▸ **WHAT TO PRODUCE**
Within the lines below, find those that hold the string "States" and copy each one.

[Saved data entries]

┏━━

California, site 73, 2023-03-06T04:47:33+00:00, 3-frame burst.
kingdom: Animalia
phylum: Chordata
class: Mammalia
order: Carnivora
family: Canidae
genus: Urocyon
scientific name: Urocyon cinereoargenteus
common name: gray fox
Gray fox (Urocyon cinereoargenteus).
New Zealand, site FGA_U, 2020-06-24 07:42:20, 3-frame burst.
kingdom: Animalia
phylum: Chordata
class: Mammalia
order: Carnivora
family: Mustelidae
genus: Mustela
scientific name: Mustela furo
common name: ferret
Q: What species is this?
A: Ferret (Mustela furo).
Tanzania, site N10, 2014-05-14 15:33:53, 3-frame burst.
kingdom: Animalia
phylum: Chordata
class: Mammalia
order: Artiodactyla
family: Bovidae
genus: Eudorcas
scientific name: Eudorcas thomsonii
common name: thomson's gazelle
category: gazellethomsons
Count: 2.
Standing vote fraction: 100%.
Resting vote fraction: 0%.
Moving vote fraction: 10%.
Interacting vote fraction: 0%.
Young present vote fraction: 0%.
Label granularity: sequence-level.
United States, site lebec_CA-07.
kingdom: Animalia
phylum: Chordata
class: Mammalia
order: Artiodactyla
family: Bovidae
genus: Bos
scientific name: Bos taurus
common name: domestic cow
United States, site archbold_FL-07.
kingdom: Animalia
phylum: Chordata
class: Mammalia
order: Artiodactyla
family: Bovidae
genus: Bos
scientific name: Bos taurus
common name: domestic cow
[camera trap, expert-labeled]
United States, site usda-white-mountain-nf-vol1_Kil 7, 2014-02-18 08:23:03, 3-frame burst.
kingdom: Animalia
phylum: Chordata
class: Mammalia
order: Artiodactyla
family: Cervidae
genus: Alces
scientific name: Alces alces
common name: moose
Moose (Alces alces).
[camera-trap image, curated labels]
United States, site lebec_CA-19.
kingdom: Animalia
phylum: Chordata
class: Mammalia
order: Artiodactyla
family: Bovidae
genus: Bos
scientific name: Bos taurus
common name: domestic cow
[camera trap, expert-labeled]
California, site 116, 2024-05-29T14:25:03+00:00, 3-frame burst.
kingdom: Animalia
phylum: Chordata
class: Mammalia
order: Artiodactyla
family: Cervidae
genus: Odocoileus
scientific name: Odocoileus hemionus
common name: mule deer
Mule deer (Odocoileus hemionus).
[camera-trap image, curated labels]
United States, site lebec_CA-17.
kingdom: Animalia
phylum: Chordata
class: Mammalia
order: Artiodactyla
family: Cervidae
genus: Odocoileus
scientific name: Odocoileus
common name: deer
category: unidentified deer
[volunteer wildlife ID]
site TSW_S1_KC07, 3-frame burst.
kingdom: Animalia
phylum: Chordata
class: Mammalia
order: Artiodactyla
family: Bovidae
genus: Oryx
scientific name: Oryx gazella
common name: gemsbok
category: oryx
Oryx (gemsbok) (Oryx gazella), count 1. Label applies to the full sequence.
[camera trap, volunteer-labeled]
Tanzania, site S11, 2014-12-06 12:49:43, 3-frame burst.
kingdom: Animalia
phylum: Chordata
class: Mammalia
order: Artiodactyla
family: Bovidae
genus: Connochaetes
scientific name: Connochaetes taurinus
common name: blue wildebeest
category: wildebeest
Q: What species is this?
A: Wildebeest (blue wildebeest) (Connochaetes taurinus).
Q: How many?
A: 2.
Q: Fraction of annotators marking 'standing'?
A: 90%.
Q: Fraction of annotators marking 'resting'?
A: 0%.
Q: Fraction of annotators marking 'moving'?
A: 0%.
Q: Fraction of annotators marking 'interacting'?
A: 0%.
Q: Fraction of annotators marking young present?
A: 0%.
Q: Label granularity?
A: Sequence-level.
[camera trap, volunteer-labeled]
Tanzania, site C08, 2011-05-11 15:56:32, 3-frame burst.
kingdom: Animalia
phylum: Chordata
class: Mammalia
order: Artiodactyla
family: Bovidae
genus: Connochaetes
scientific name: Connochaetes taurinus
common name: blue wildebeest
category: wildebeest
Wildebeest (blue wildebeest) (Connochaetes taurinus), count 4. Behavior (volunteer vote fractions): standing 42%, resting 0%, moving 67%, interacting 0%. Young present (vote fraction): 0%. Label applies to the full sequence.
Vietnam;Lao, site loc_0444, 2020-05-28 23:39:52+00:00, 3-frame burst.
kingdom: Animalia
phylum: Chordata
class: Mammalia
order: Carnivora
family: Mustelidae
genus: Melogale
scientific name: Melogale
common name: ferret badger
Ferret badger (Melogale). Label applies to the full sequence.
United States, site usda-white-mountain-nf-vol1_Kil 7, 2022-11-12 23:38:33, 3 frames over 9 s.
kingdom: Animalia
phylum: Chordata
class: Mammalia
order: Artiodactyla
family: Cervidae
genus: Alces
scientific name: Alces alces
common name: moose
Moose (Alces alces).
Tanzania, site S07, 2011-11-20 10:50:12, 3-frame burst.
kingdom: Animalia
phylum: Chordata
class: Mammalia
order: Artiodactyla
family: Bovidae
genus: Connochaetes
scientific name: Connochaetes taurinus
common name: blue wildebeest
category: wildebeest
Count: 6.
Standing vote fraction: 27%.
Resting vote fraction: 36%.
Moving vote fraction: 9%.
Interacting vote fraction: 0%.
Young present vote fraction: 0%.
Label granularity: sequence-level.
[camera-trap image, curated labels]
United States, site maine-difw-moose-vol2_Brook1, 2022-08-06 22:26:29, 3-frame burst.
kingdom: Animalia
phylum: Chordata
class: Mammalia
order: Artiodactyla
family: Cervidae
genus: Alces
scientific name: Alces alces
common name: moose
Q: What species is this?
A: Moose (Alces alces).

┗━━

▸ **ANSWER BELOW**
United States, site lebec_CA-07.
United States, site archbold_FL-07.
United States, site usda-white-mountain-nf-vol1_Kil 7, 2014-02-18 08:23:03, 3-frame burst.
United States, site lebec_CA-19.
United States, site lebec_CA-17.
United States, site usda-white-mountain-nf-vol1_Kil 7, 2022-11-12 23:38:33, 3 frames over 9 s.
United States, site maine-difw-moose-vol2_Brook1, 2022-08-06 22:26:29, 3-frame burst.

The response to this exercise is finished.